*ЗАДАНИЯ:*
[A] Судя по отрывку о Бутурлине, в каком году упразднили следственную канцелярию И. И. Бутурлина?
[B] Переведите на английский язык предложение из отрывка о Бутурлине: «В составе суда И. И. Бутурлин проработал до его ликвидации в 1726 году».

*ВЫБРАННЫЙ ОТРЫВОК:*
┌────────
Следственная канцелярия И. И. Бутурлина в 1724 году подверглась упразднению, что явилось вполне логичным решением императора.
В последний раз судейские обязанности Ивану Бутурлину довелось исполнять в качестве судьи Вышнего суда. По воле судьбы одним из первых в числе подсудимых Вышнего суда оказался недавний «министр» Тайной канцелярии, ставший затем обер-прокурором Сената, генерал-майор Г. Г. Скорняков-Писарев. 13 февраля 1723 года судья Иван Бутурлин скрепил подписью приговор, осудивший Григория Скорнякова-Писарева к конфискации имущества и разжалованию в рядовые{882}. В составе суда И. И. Бутурлин проработал до его ликвидации в 1726 году.
В последние дни января 1725 года, сразу после кончины Петра I, И. И. Бутурлину довелось поучаствовать в «большой политике», приняв активное участие в разрешении династического кризиса, вызванного тем, что первый российский император не успел назначить преемника{883}. Поддержав придворную группировку во главе с «полудержавным властелином» генерал-фельдмаршалом А. Д. Меншиковым, Иван Иванович немало поспособствовал возведению на престол Екатерины Алексеевны, вдовы ушедшего из жизни императора (сам он, вероятнее всего, готовился передать престол старшей дочери Анне).
└────────
*ЗАПИСИ НАБОРА ДАННЫХ:*
┌────────
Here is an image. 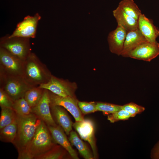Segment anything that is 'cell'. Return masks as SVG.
<instances>
[{"instance_id":"6da1fadb","label":"cell","mask_w":159,"mask_h":159,"mask_svg":"<svg viewBox=\"0 0 159 159\" xmlns=\"http://www.w3.org/2000/svg\"><path fill=\"white\" fill-rule=\"evenodd\" d=\"M47 125L42 121L31 142L18 159H35L55 145Z\"/></svg>"},{"instance_id":"7a4b0ae2","label":"cell","mask_w":159,"mask_h":159,"mask_svg":"<svg viewBox=\"0 0 159 159\" xmlns=\"http://www.w3.org/2000/svg\"><path fill=\"white\" fill-rule=\"evenodd\" d=\"M16 116L17 131L12 143L19 155L24 151L31 142L42 120L32 113L27 115Z\"/></svg>"},{"instance_id":"3957f363","label":"cell","mask_w":159,"mask_h":159,"mask_svg":"<svg viewBox=\"0 0 159 159\" xmlns=\"http://www.w3.org/2000/svg\"><path fill=\"white\" fill-rule=\"evenodd\" d=\"M52 75L46 65L34 53L24 62L23 77L33 87L47 83Z\"/></svg>"},{"instance_id":"277c9868","label":"cell","mask_w":159,"mask_h":159,"mask_svg":"<svg viewBox=\"0 0 159 159\" xmlns=\"http://www.w3.org/2000/svg\"><path fill=\"white\" fill-rule=\"evenodd\" d=\"M32 87L23 77L9 76L0 72V88L13 101L24 97L26 92Z\"/></svg>"},{"instance_id":"5b68a950","label":"cell","mask_w":159,"mask_h":159,"mask_svg":"<svg viewBox=\"0 0 159 159\" xmlns=\"http://www.w3.org/2000/svg\"><path fill=\"white\" fill-rule=\"evenodd\" d=\"M0 47L23 62L31 53L30 39L19 37H9L8 34L0 39Z\"/></svg>"},{"instance_id":"8992f818","label":"cell","mask_w":159,"mask_h":159,"mask_svg":"<svg viewBox=\"0 0 159 159\" xmlns=\"http://www.w3.org/2000/svg\"><path fill=\"white\" fill-rule=\"evenodd\" d=\"M24 62L0 47V72L9 76L23 77Z\"/></svg>"},{"instance_id":"52a82bcc","label":"cell","mask_w":159,"mask_h":159,"mask_svg":"<svg viewBox=\"0 0 159 159\" xmlns=\"http://www.w3.org/2000/svg\"><path fill=\"white\" fill-rule=\"evenodd\" d=\"M39 86L63 97H75L74 93L77 88V85L75 82L58 78L52 75L48 82Z\"/></svg>"},{"instance_id":"ba28073f","label":"cell","mask_w":159,"mask_h":159,"mask_svg":"<svg viewBox=\"0 0 159 159\" xmlns=\"http://www.w3.org/2000/svg\"><path fill=\"white\" fill-rule=\"evenodd\" d=\"M38 13L33 16L28 15L22 21L19 23L9 37H19L30 39L36 37L38 22L41 19Z\"/></svg>"},{"instance_id":"9c48e42d","label":"cell","mask_w":159,"mask_h":159,"mask_svg":"<svg viewBox=\"0 0 159 159\" xmlns=\"http://www.w3.org/2000/svg\"><path fill=\"white\" fill-rule=\"evenodd\" d=\"M49 91L51 104L63 107L73 116L75 121L84 119L78 105L79 101L75 97H62Z\"/></svg>"},{"instance_id":"30bf717a","label":"cell","mask_w":159,"mask_h":159,"mask_svg":"<svg viewBox=\"0 0 159 159\" xmlns=\"http://www.w3.org/2000/svg\"><path fill=\"white\" fill-rule=\"evenodd\" d=\"M50 105L49 91L44 89L40 101L35 106L32 108V113L44 122L47 125L56 126L57 125L53 118Z\"/></svg>"},{"instance_id":"8fae6325","label":"cell","mask_w":159,"mask_h":159,"mask_svg":"<svg viewBox=\"0 0 159 159\" xmlns=\"http://www.w3.org/2000/svg\"><path fill=\"white\" fill-rule=\"evenodd\" d=\"M73 127L82 139L87 141L92 149L94 158L97 157L95 137L94 125L91 120L85 119L81 121H75Z\"/></svg>"},{"instance_id":"7c38bea8","label":"cell","mask_w":159,"mask_h":159,"mask_svg":"<svg viewBox=\"0 0 159 159\" xmlns=\"http://www.w3.org/2000/svg\"><path fill=\"white\" fill-rule=\"evenodd\" d=\"M159 55V43L145 42L131 51L127 57L150 62Z\"/></svg>"},{"instance_id":"4fadbf2b","label":"cell","mask_w":159,"mask_h":159,"mask_svg":"<svg viewBox=\"0 0 159 159\" xmlns=\"http://www.w3.org/2000/svg\"><path fill=\"white\" fill-rule=\"evenodd\" d=\"M127 33L124 28L117 26L115 29L109 33L107 41L111 52L118 56L121 55Z\"/></svg>"},{"instance_id":"5bb4252c","label":"cell","mask_w":159,"mask_h":159,"mask_svg":"<svg viewBox=\"0 0 159 159\" xmlns=\"http://www.w3.org/2000/svg\"><path fill=\"white\" fill-rule=\"evenodd\" d=\"M52 139L55 143L58 144L64 149L73 159H78L79 157L75 150L67 138L66 133L59 126L47 125Z\"/></svg>"},{"instance_id":"9a60e30c","label":"cell","mask_w":159,"mask_h":159,"mask_svg":"<svg viewBox=\"0 0 159 159\" xmlns=\"http://www.w3.org/2000/svg\"><path fill=\"white\" fill-rule=\"evenodd\" d=\"M50 110L53 118L56 124L60 127L66 134L69 135L72 130L73 123L63 107L50 104Z\"/></svg>"},{"instance_id":"2e32d148","label":"cell","mask_w":159,"mask_h":159,"mask_svg":"<svg viewBox=\"0 0 159 159\" xmlns=\"http://www.w3.org/2000/svg\"><path fill=\"white\" fill-rule=\"evenodd\" d=\"M138 22V28L147 41L151 43L156 42V39L159 35V30L154 25L153 21L142 14Z\"/></svg>"},{"instance_id":"e0dca14e","label":"cell","mask_w":159,"mask_h":159,"mask_svg":"<svg viewBox=\"0 0 159 159\" xmlns=\"http://www.w3.org/2000/svg\"><path fill=\"white\" fill-rule=\"evenodd\" d=\"M146 42L147 41L138 28L127 32L121 55L127 57L131 51Z\"/></svg>"},{"instance_id":"ac0fdd59","label":"cell","mask_w":159,"mask_h":159,"mask_svg":"<svg viewBox=\"0 0 159 159\" xmlns=\"http://www.w3.org/2000/svg\"><path fill=\"white\" fill-rule=\"evenodd\" d=\"M112 13L117 26L122 27L127 32L138 28V20L127 14L118 6L113 11Z\"/></svg>"},{"instance_id":"d6986e66","label":"cell","mask_w":159,"mask_h":159,"mask_svg":"<svg viewBox=\"0 0 159 159\" xmlns=\"http://www.w3.org/2000/svg\"><path fill=\"white\" fill-rule=\"evenodd\" d=\"M69 135L68 140L71 144L76 147L80 153L85 159L94 158L93 154L86 144L79 137L75 132L72 130Z\"/></svg>"},{"instance_id":"ffe728a7","label":"cell","mask_w":159,"mask_h":159,"mask_svg":"<svg viewBox=\"0 0 159 159\" xmlns=\"http://www.w3.org/2000/svg\"><path fill=\"white\" fill-rule=\"evenodd\" d=\"M118 6L127 14L137 20L142 14L141 10L133 0H122L119 3Z\"/></svg>"},{"instance_id":"44dd1931","label":"cell","mask_w":159,"mask_h":159,"mask_svg":"<svg viewBox=\"0 0 159 159\" xmlns=\"http://www.w3.org/2000/svg\"><path fill=\"white\" fill-rule=\"evenodd\" d=\"M44 89L39 86L33 87L25 93L24 97L32 108L35 106L41 100Z\"/></svg>"},{"instance_id":"7402d4cb","label":"cell","mask_w":159,"mask_h":159,"mask_svg":"<svg viewBox=\"0 0 159 159\" xmlns=\"http://www.w3.org/2000/svg\"><path fill=\"white\" fill-rule=\"evenodd\" d=\"M17 131L16 118L12 123L0 130V140L4 142L12 143L16 137Z\"/></svg>"},{"instance_id":"603a6c76","label":"cell","mask_w":159,"mask_h":159,"mask_svg":"<svg viewBox=\"0 0 159 159\" xmlns=\"http://www.w3.org/2000/svg\"><path fill=\"white\" fill-rule=\"evenodd\" d=\"M12 108L19 115H27L32 113V108L24 97L14 101Z\"/></svg>"},{"instance_id":"cb8c5ba5","label":"cell","mask_w":159,"mask_h":159,"mask_svg":"<svg viewBox=\"0 0 159 159\" xmlns=\"http://www.w3.org/2000/svg\"><path fill=\"white\" fill-rule=\"evenodd\" d=\"M0 117V130L10 124L16 118V114L12 108L1 107Z\"/></svg>"},{"instance_id":"d4e9b609","label":"cell","mask_w":159,"mask_h":159,"mask_svg":"<svg viewBox=\"0 0 159 159\" xmlns=\"http://www.w3.org/2000/svg\"><path fill=\"white\" fill-rule=\"evenodd\" d=\"M60 145L55 144L50 150L37 157L35 159H61L65 157V151Z\"/></svg>"},{"instance_id":"484cf974","label":"cell","mask_w":159,"mask_h":159,"mask_svg":"<svg viewBox=\"0 0 159 159\" xmlns=\"http://www.w3.org/2000/svg\"><path fill=\"white\" fill-rule=\"evenodd\" d=\"M122 109V105L103 102L96 103L97 111L102 112L105 115H109Z\"/></svg>"},{"instance_id":"4316f807","label":"cell","mask_w":159,"mask_h":159,"mask_svg":"<svg viewBox=\"0 0 159 159\" xmlns=\"http://www.w3.org/2000/svg\"><path fill=\"white\" fill-rule=\"evenodd\" d=\"M131 117L132 116L129 113L122 109L108 115L107 119L110 122L114 123L120 120H127Z\"/></svg>"},{"instance_id":"83f0119b","label":"cell","mask_w":159,"mask_h":159,"mask_svg":"<svg viewBox=\"0 0 159 159\" xmlns=\"http://www.w3.org/2000/svg\"><path fill=\"white\" fill-rule=\"evenodd\" d=\"M122 109L124 110L131 115L132 117L143 112L145 108L134 102H131L122 105Z\"/></svg>"},{"instance_id":"f1b7e54d","label":"cell","mask_w":159,"mask_h":159,"mask_svg":"<svg viewBox=\"0 0 159 159\" xmlns=\"http://www.w3.org/2000/svg\"><path fill=\"white\" fill-rule=\"evenodd\" d=\"M78 105L81 112L86 114L97 111L96 103L78 101Z\"/></svg>"},{"instance_id":"f546056e","label":"cell","mask_w":159,"mask_h":159,"mask_svg":"<svg viewBox=\"0 0 159 159\" xmlns=\"http://www.w3.org/2000/svg\"><path fill=\"white\" fill-rule=\"evenodd\" d=\"M13 101L8 94L0 88V106L1 107L12 108Z\"/></svg>"},{"instance_id":"4dcf8cb0","label":"cell","mask_w":159,"mask_h":159,"mask_svg":"<svg viewBox=\"0 0 159 159\" xmlns=\"http://www.w3.org/2000/svg\"><path fill=\"white\" fill-rule=\"evenodd\" d=\"M150 157L153 159H159V140L152 149Z\"/></svg>"}]
</instances>
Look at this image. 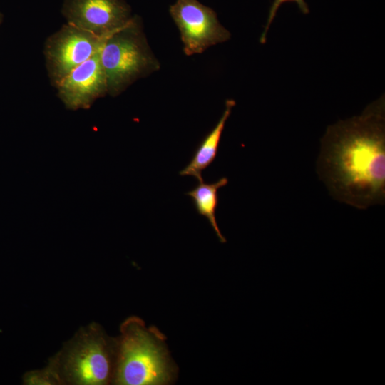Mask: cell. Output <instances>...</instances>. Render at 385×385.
<instances>
[{
	"instance_id": "obj_1",
	"label": "cell",
	"mask_w": 385,
	"mask_h": 385,
	"mask_svg": "<svg viewBox=\"0 0 385 385\" xmlns=\"http://www.w3.org/2000/svg\"><path fill=\"white\" fill-rule=\"evenodd\" d=\"M317 173L331 196L360 210L385 201V100L328 126Z\"/></svg>"
},
{
	"instance_id": "obj_2",
	"label": "cell",
	"mask_w": 385,
	"mask_h": 385,
	"mask_svg": "<svg viewBox=\"0 0 385 385\" xmlns=\"http://www.w3.org/2000/svg\"><path fill=\"white\" fill-rule=\"evenodd\" d=\"M117 339L116 365L113 384L118 385H162L172 381V364L164 335L154 327L131 317L120 326Z\"/></svg>"
},
{
	"instance_id": "obj_3",
	"label": "cell",
	"mask_w": 385,
	"mask_h": 385,
	"mask_svg": "<svg viewBox=\"0 0 385 385\" xmlns=\"http://www.w3.org/2000/svg\"><path fill=\"white\" fill-rule=\"evenodd\" d=\"M117 339L93 322L81 327L48 361L60 385L113 384Z\"/></svg>"
},
{
	"instance_id": "obj_4",
	"label": "cell",
	"mask_w": 385,
	"mask_h": 385,
	"mask_svg": "<svg viewBox=\"0 0 385 385\" xmlns=\"http://www.w3.org/2000/svg\"><path fill=\"white\" fill-rule=\"evenodd\" d=\"M100 56L106 76L108 94L111 96H118L160 66L136 16L106 39Z\"/></svg>"
},
{
	"instance_id": "obj_5",
	"label": "cell",
	"mask_w": 385,
	"mask_h": 385,
	"mask_svg": "<svg viewBox=\"0 0 385 385\" xmlns=\"http://www.w3.org/2000/svg\"><path fill=\"white\" fill-rule=\"evenodd\" d=\"M109 36H98L68 23L50 35L43 55L51 84L56 88L73 69L99 52Z\"/></svg>"
},
{
	"instance_id": "obj_6",
	"label": "cell",
	"mask_w": 385,
	"mask_h": 385,
	"mask_svg": "<svg viewBox=\"0 0 385 385\" xmlns=\"http://www.w3.org/2000/svg\"><path fill=\"white\" fill-rule=\"evenodd\" d=\"M170 14L180 33L186 55L199 54L230 38L216 13L197 0H175Z\"/></svg>"
},
{
	"instance_id": "obj_7",
	"label": "cell",
	"mask_w": 385,
	"mask_h": 385,
	"mask_svg": "<svg viewBox=\"0 0 385 385\" xmlns=\"http://www.w3.org/2000/svg\"><path fill=\"white\" fill-rule=\"evenodd\" d=\"M61 13L66 23L108 37L131 19V9L124 0H63Z\"/></svg>"
},
{
	"instance_id": "obj_8",
	"label": "cell",
	"mask_w": 385,
	"mask_h": 385,
	"mask_svg": "<svg viewBox=\"0 0 385 385\" xmlns=\"http://www.w3.org/2000/svg\"><path fill=\"white\" fill-rule=\"evenodd\" d=\"M100 51L73 69L56 87L58 98L68 109L88 108L108 94Z\"/></svg>"
},
{
	"instance_id": "obj_9",
	"label": "cell",
	"mask_w": 385,
	"mask_h": 385,
	"mask_svg": "<svg viewBox=\"0 0 385 385\" xmlns=\"http://www.w3.org/2000/svg\"><path fill=\"white\" fill-rule=\"evenodd\" d=\"M235 101L228 99L225 102V111L214 128L204 138L197 147L190 163L181 170V176H192L198 182L203 181L202 176L205 170L214 161L225 123L230 115Z\"/></svg>"
},
{
	"instance_id": "obj_10",
	"label": "cell",
	"mask_w": 385,
	"mask_h": 385,
	"mask_svg": "<svg viewBox=\"0 0 385 385\" xmlns=\"http://www.w3.org/2000/svg\"><path fill=\"white\" fill-rule=\"evenodd\" d=\"M228 183L227 178H221L212 183L198 182L192 190L186 192L191 197L197 213L205 217L219 240L222 243L226 242L225 237L221 233L216 220V210L218 205V190L225 186Z\"/></svg>"
},
{
	"instance_id": "obj_11",
	"label": "cell",
	"mask_w": 385,
	"mask_h": 385,
	"mask_svg": "<svg viewBox=\"0 0 385 385\" xmlns=\"http://www.w3.org/2000/svg\"><path fill=\"white\" fill-rule=\"evenodd\" d=\"M23 384L26 385H59L53 369L48 364L42 369L26 372L23 376Z\"/></svg>"
},
{
	"instance_id": "obj_12",
	"label": "cell",
	"mask_w": 385,
	"mask_h": 385,
	"mask_svg": "<svg viewBox=\"0 0 385 385\" xmlns=\"http://www.w3.org/2000/svg\"><path fill=\"white\" fill-rule=\"evenodd\" d=\"M288 1H290V2L293 1L296 3L299 10L301 11V12L303 13L304 14H307L309 13V6L304 0H273L270 8L267 23L265 24L264 31H262L260 36V41L261 43H265L266 42V36H267V31L269 30V28L272 22L273 21L276 16L278 9L280 7V6L282 4L288 2Z\"/></svg>"
},
{
	"instance_id": "obj_13",
	"label": "cell",
	"mask_w": 385,
	"mask_h": 385,
	"mask_svg": "<svg viewBox=\"0 0 385 385\" xmlns=\"http://www.w3.org/2000/svg\"><path fill=\"white\" fill-rule=\"evenodd\" d=\"M2 17H3L2 14L0 13V24H1V21H2Z\"/></svg>"
}]
</instances>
└────────
*ОТВЕТЫ К ЗАДАНИЯМ:*
[A] В 1724 году.

[B] I. I. Buturlin served on the court until its abolition in 1726.